A picture is circulating from Trump’s drive around the hospital, waving at fans, that he’s got an oxygen tube tucked into the collar and behind his mask. It’s all got a bit of a trumped up North Korean feel to it, and it must be his ego rattling against the fever and effects of the virus. At his age, health, even with great treatment, it’ll be a rough ride. Schadenfreude is up 3800% as a googled term today. People are thrilled to see the “let’s make fun of the masked and the sick people” get COVID himself. Does that make us bad people? It’s debatable. What’s not debatable is after all those rallies, public appearances, and refusal to take precautions, it was high time for Trump to come face to face with Karma. Oh, and the newest news is that he was told of his COVID positive status before a $250,000 a plate GOP fundraiser and feel-better rally, at which he did not distance or wear a mask. I really can’t understand how, with what we know, anti-masking isn’t prosecuted as criminal manslaughter. I used to think that secretly, other than loving m work and life in China I missed Canadian culture, but with so many mask holes going on about their rights and freedoms, with no thought given to their obligations, it’s really just language proficiency I’m missing, well, and a bit of our art scene.

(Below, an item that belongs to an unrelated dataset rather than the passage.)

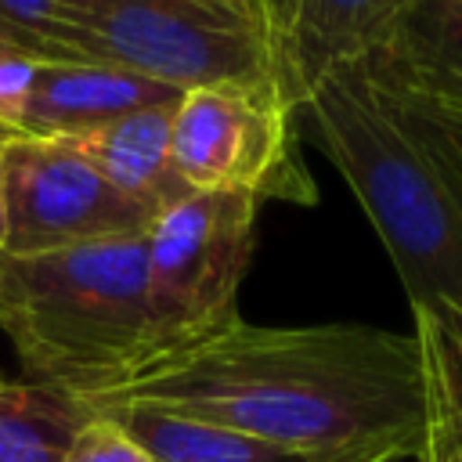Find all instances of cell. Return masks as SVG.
Returning a JSON list of instances; mask_svg holds the SVG:
<instances>
[{"label": "cell", "instance_id": "obj_1", "mask_svg": "<svg viewBox=\"0 0 462 462\" xmlns=\"http://www.w3.org/2000/svg\"><path fill=\"white\" fill-rule=\"evenodd\" d=\"M97 401H148L310 451L419 458L426 379L415 332L372 325H231L141 365Z\"/></svg>", "mask_w": 462, "mask_h": 462}, {"label": "cell", "instance_id": "obj_2", "mask_svg": "<svg viewBox=\"0 0 462 462\" xmlns=\"http://www.w3.org/2000/svg\"><path fill=\"white\" fill-rule=\"evenodd\" d=\"M300 116L390 253L411 318L462 325V134L401 101L365 61L325 72Z\"/></svg>", "mask_w": 462, "mask_h": 462}, {"label": "cell", "instance_id": "obj_3", "mask_svg": "<svg viewBox=\"0 0 462 462\" xmlns=\"http://www.w3.org/2000/svg\"><path fill=\"white\" fill-rule=\"evenodd\" d=\"M0 332L40 386L79 401L123 386L159 350L144 235L7 256Z\"/></svg>", "mask_w": 462, "mask_h": 462}, {"label": "cell", "instance_id": "obj_4", "mask_svg": "<svg viewBox=\"0 0 462 462\" xmlns=\"http://www.w3.org/2000/svg\"><path fill=\"white\" fill-rule=\"evenodd\" d=\"M296 116L278 79L188 87L173 105V166L188 191H245L260 202L310 206L318 188L300 155Z\"/></svg>", "mask_w": 462, "mask_h": 462}, {"label": "cell", "instance_id": "obj_5", "mask_svg": "<svg viewBox=\"0 0 462 462\" xmlns=\"http://www.w3.org/2000/svg\"><path fill=\"white\" fill-rule=\"evenodd\" d=\"M260 206L245 191H188L155 217L144 235L155 357L242 318L238 285L256 245Z\"/></svg>", "mask_w": 462, "mask_h": 462}, {"label": "cell", "instance_id": "obj_6", "mask_svg": "<svg viewBox=\"0 0 462 462\" xmlns=\"http://www.w3.org/2000/svg\"><path fill=\"white\" fill-rule=\"evenodd\" d=\"M72 7L94 65L130 69L180 90L278 79L260 32L199 0H72Z\"/></svg>", "mask_w": 462, "mask_h": 462}, {"label": "cell", "instance_id": "obj_7", "mask_svg": "<svg viewBox=\"0 0 462 462\" xmlns=\"http://www.w3.org/2000/svg\"><path fill=\"white\" fill-rule=\"evenodd\" d=\"M7 170V256H43L72 245L137 238L155 209L119 191L65 137L4 141Z\"/></svg>", "mask_w": 462, "mask_h": 462}, {"label": "cell", "instance_id": "obj_8", "mask_svg": "<svg viewBox=\"0 0 462 462\" xmlns=\"http://www.w3.org/2000/svg\"><path fill=\"white\" fill-rule=\"evenodd\" d=\"M365 65L401 101L462 134V0H415Z\"/></svg>", "mask_w": 462, "mask_h": 462}, {"label": "cell", "instance_id": "obj_9", "mask_svg": "<svg viewBox=\"0 0 462 462\" xmlns=\"http://www.w3.org/2000/svg\"><path fill=\"white\" fill-rule=\"evenodd\" d=\"M180 94V87L116 65L43 61L22 119V137H79L130 112L177 105Z\"/></svg>", "mask_w": 462, "mask_h": 462}, {"label": "cell", "instance_id": "obj_10", "mask_svg": "<svg viewBox=\"0 0 462 462\" xmlns=\"http://www.w3.org/2000/svg\"><path fill=\"white\" fill-rule=\"evenodd\" d=\"M90 411L116 419L159 462H397L383 451H310L242 430L202 422L148 401H97Z\"/></svg>", "mask_w": 462, "mask_h": 462}, {"label": "cell", "instance_id": "obj_11", "mask_svg": "<svg viewBox=\"0 0 462 462\" xmlns=\"http://www.w3.org/2000/svg\"><path fill=\"white\" fill-rule=\"evenodd\" d=\"M411 4L415 0H303L282 69V87L296 112L325 72L368 61L393 36Z\"/></svg>", "mask_w": 462, "mask_h": 462}, {"label": "cell", "instance_id": "obj_12", "mask_svg": "<svg viewBox=\"0 0 462 462\" xmlns=\"http://www.w3.org/2000/svg\"><path fill=\"white\" fill-rule=\"evenodd\" d=\"M170 134H173V105H159V108L130 112L116 123H105L90 134L65 141H72L119 191L162 213L188 195V184L173 166Z\"/></svg>", "mask_w": 462, "mask_h": 462}, {"label": "cell", "instance_id": "obj_13", "mask_svg": "<svg viewBox=\"0 0 462 462\" xmlns=\"http://www.w3.org/2000/svg\"><path fill=\"white\" fill-rule=\"evenodd\" d=\"M90 415L79 397L0 375V462H65Z\"/></svg>", "mask_w": 462, "mask_h": 462}, {"label": "cell", "instance_id": "obj_14", "mask_svg": "<svg viewBox=\"0 0 462 462\" xmlns=\"http://www.w3.org/2000/svg\"><path fill=\"white\" fill-rule=\"evenodd\" d=\"M0 51L40 61H90L72 0H0Z\"/></svg>", "mask_w": 462, "mask_h": 462}, {"label": "cell", "instance_id": "obj_15", "mask_svg": "<svg viewBox=\"0 0 462 462\" xmlns=\"http://www.w3.org/2000/svg\"><path fill=\"white\" fill-rule=\"evenodd\" d=\"M411 321L422 354L426 415L430 411L462 415V325L433 321V318H411Z\"/></svg>", "mask_w": 462, "mask_h": 462}, {"label": "cell", "instance_id": "obj_16", "mask_svg": "<svg viewBox=\"0 0 462 462\" xmlns=\"http://www.w3.org/2000/svg\"><path fill=\"white\" fill-rule=\"evenodd\" d=\"M65 462H159L148 448H141L116 419L90 415V422L76 433Z\"/></svg>", "mask_w": 462, "mask_h": 462}, {"label": "cell", "instance_id": "obj_17", "mask_svg": "<svg viewBox=\"0 0 462 462\" xmlns=\"http://www.w3.org/2000/svg\"><path fill=\"white\" fill-rule=\"evenodd\" d=\"M40 65H43L40 58L0 51V130H7L11 137H22V119L29 108Z\"/></svg>", "mask_w": 462, "mask_h": 462}, {"label": "cell", "instance_id": "obj_18", "mask_svg": "<svg viewBox=\"0 0 462 462\" xmlns=\"http://www.w3.org/2000/svg\"><path fill=\"white\" fill-rule=\"evenodd\" d=\"M300 7H303V0H253L256 32L263 36V43L271 51L278 79H282L285 54H289V43H292V32H296V22H300Z\"/></svg>", "mask_w": 462, "mask_h": 462}, {"label": "cell", "instance_id": "obj_19", "mask_svg": "<svg viewBox=\"0 0 462 462\" xmlns=\"http://www.w3.org/2000/svg\"><path fill=\"white\" fill-rule=\"evenodd\" d=\"M415 462H462V415L430 411L422 451Z\"/></svg>", "mask_w": 462, "mask_h": 462}, {"label": "cell", "instance_id": "obj_20", "mask_svg": "<svg viewBox=\"0 0 462 462\" xmlns=\"http://www.w3.org/2000/svg\"><path fill=\"white\" fill-rule=\"evenodd\" d=\"M199 4H206V7H213V11H224V14H231V18H242L245 25H253V29H256L253 0H199ZM260 40H263V36H260Z\"/></svg>", "mask_w": 462, "mask_h": 462}, {"label": "cell", "instance_id": "obj_21", "mask_svg": "<svg viewBox=\"0 0 462 462\" xmlns=\"http://www.w3.org/2000/svg\"><path fill=\"white\" fill-rule=\"evenodd\" d=\"M7 242V170H4V144H0V249Z\"/></svg>", "mask_w": 462, "mask_h": 462}, {"label": "cell", "instance_id": "obj_22", "mask_svg": "<svg viewBox=\"0 0 462 462\" xmlns=\"http://www.w3.org/2000/svg\"><path fill=\"white\" fill-rule=\"evenodd\" d=\"M4 263H7V253L0 249V278H4Z\"/></svg>", "mask_w": 462, "mask_h": 462}, {"label": "cell", "instance_id": "obj_23", "mask_svg": "<svg viewBox=\"0 0 462 462\" xmlns=\"http://www.w3.org/2000/svg\"><path fill=\"white\" fill-rule=\"evenodd\" d=\"M4 141H11V134H7V130H0V144H4Z\"/></svg>", "mask_w": 462, "mask_h": 462}]
</instances>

So when I plugged in my ‘Lacie Rugged 2TB’ backup drive to get a few movies off for the mountain trip, and was told the drive was corrupted and to save the data ASAP, I was shocked, plunged into damage control mode. 100GB of D&D and fantasy world-building characters and novel stuff. 300GB of music. 250GB of photos from my old life before China – for that book I’ll write one day. 50Gb of docs and random bits. What to try to save? I grasp at failing files, preview these ghostly photos, songs, and memories of a life that no longer served me and I grew out of? Why do I feel anxiety to lose them?

I remember leaving my iconic blue and white snug jersey at Dylan’s place after a party. I used to wear that for so many legendary gigs, hardcore battles against the best of the best, but I looked at it one day and said, “you have it” and moved on. What would have been a jersey for the museum became rags for cleaning up paint. Is that the audible to call? Does a writer need 300 GB of dance music? Yet I struggle. There is a book, a lesson in my life, a gigantic shift from the West’s most extreme hedonist, literally a fire breathing superstar DJ to the most reserved, hard-working Expat in Asia. How did I do it? Why? What have I learned about life and the human condition, and can any of it be distilled into a how-to guide for those that want to save the troubles I endured? It might be possible. So I will persevere to save as many pictures and docs as I can, in case they’re the one that makes it all make sense.

Now there’s a critical error, some techie glitch on the invisiblewar blog, it’s running, but the backend is on fire, so I’ll go back to posting on jorahkai.com for now and see if I can figure it out sooner than later.

I can sense a turn, up ahead.

So I took a rest, some time to double back around and am piecing some of them back together. In the end, I’ll save some, and I’ll lose some, and that’s about the best I can do.